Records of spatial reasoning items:
◇ ◇ ◇ ◇ ◇ ◇ ◇
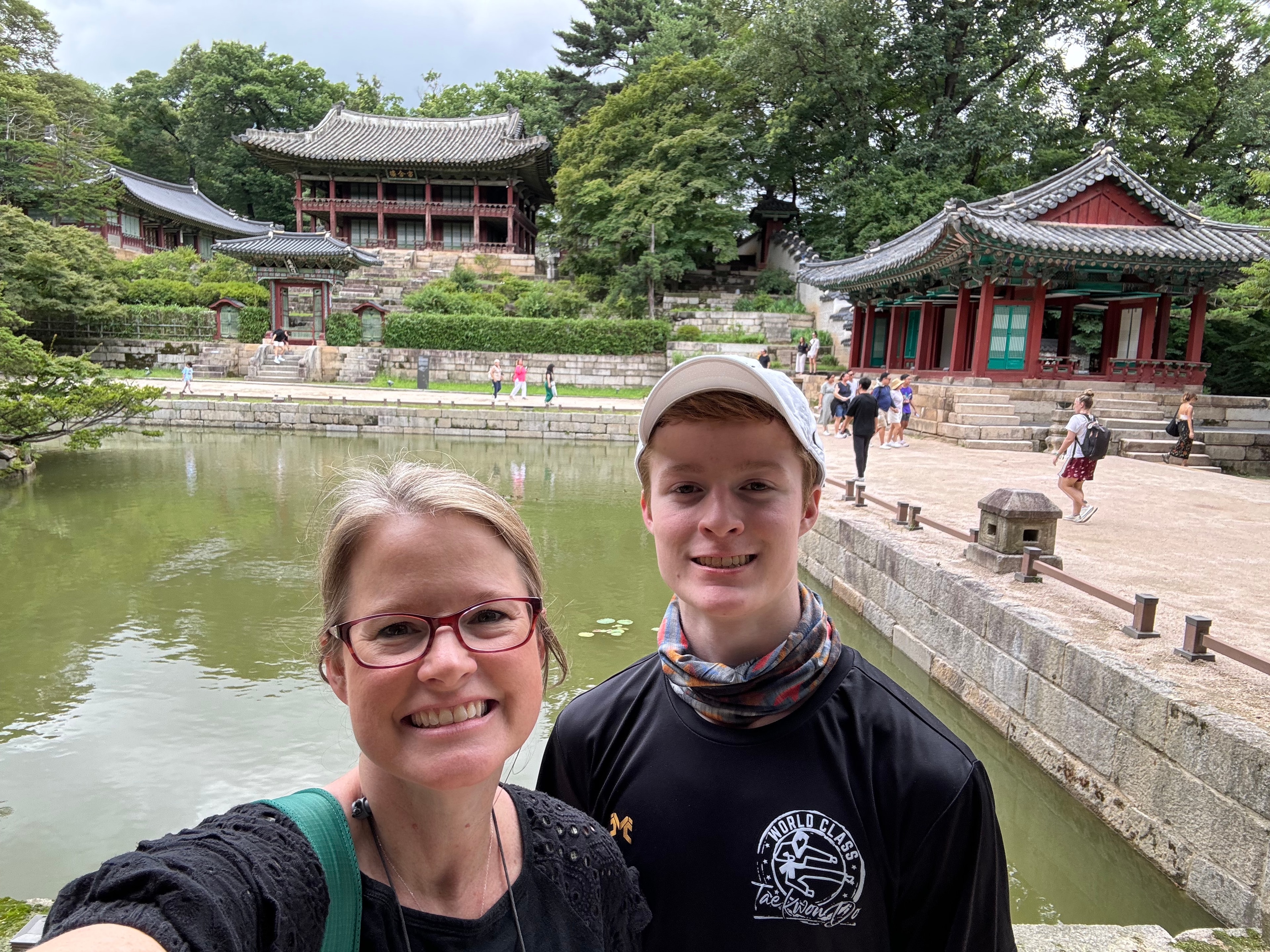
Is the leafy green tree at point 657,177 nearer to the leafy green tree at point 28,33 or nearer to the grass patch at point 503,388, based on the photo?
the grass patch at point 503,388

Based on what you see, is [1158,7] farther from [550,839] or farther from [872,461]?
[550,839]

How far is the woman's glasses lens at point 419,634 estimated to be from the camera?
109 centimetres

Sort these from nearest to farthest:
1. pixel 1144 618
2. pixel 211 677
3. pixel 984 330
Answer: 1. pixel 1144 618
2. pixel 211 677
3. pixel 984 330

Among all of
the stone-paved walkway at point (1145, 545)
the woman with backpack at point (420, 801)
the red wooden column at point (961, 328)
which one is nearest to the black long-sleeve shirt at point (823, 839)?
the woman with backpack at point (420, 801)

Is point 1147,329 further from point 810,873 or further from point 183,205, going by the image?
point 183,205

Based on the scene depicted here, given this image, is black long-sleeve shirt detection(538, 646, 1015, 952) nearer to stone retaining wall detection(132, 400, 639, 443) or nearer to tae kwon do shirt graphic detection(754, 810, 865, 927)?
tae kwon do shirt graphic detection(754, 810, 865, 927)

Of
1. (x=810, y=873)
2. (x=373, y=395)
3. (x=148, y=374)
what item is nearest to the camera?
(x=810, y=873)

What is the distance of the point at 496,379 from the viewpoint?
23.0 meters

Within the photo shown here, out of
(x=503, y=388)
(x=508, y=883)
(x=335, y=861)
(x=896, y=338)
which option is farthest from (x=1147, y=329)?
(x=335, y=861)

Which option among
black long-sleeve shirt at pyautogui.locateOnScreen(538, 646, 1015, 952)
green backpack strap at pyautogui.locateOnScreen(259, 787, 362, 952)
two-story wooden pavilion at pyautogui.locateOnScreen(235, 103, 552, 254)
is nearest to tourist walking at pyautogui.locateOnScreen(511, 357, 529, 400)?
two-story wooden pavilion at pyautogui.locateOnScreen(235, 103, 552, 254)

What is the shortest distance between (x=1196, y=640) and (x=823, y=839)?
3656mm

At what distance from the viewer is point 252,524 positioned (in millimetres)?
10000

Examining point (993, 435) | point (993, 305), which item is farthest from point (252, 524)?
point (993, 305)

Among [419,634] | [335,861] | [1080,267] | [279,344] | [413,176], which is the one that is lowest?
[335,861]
◇ ◇ ◇ ◇ ◇ ◇ ◇
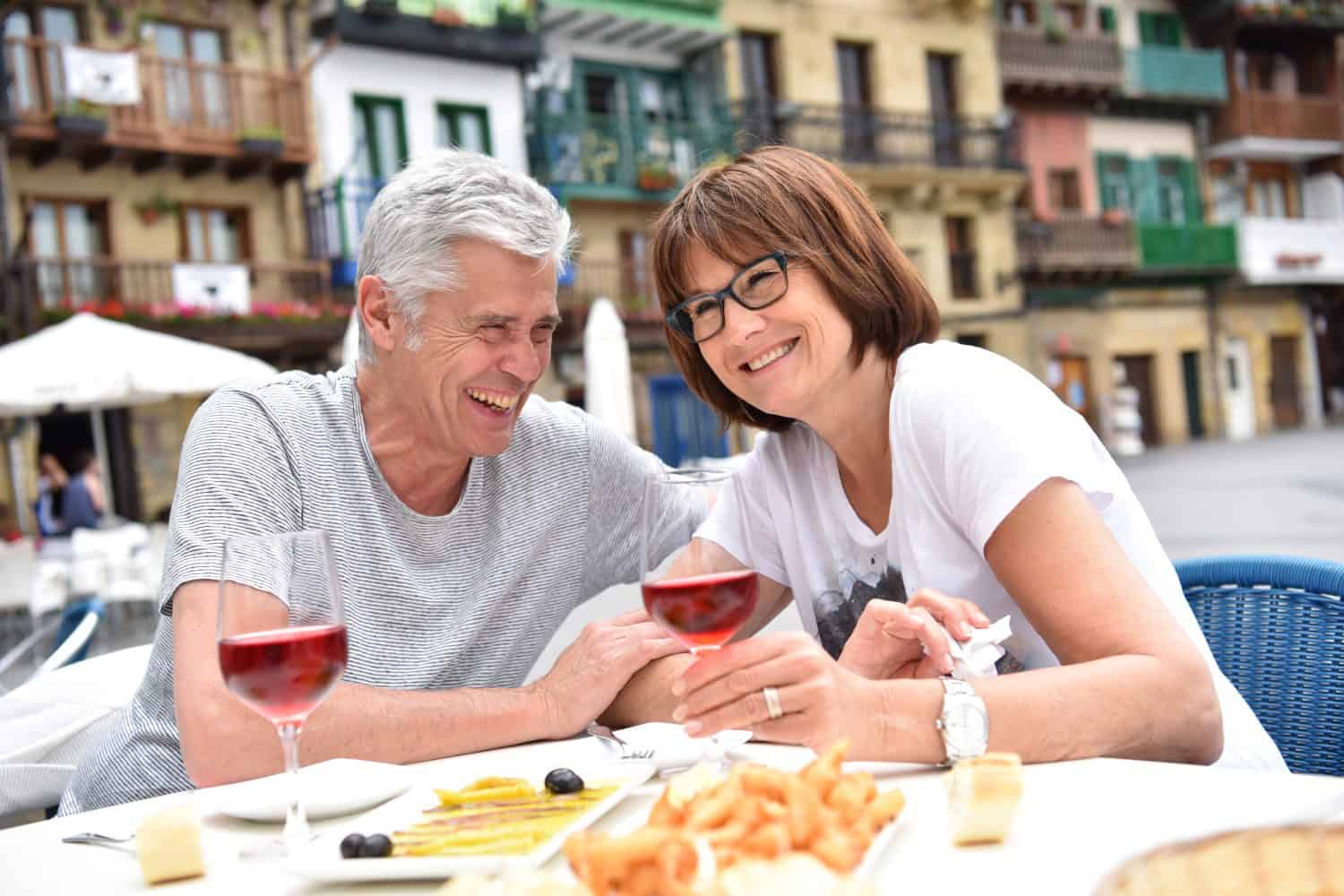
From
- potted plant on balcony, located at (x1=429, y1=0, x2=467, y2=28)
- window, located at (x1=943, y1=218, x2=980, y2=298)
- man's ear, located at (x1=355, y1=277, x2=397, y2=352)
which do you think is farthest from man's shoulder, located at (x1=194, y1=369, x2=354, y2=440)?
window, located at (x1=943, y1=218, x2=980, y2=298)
◇ ◇ ◇ ◇ ◇ ◇ ◇
Collect every line from the items above that contains the string "kwon".

▶ [Task result]
Based on the scene depicted here, given this image, is black long-sleeve shirt detection(538, 646, 1015, 952) nearer to stone retaining wall detection(132, 400, 639, 443) or nearer to tae kwon do shirt graphic detection(754, 810, 865, 927)?
tae kwon do shirt graphic detection(754, 810, 865, 927)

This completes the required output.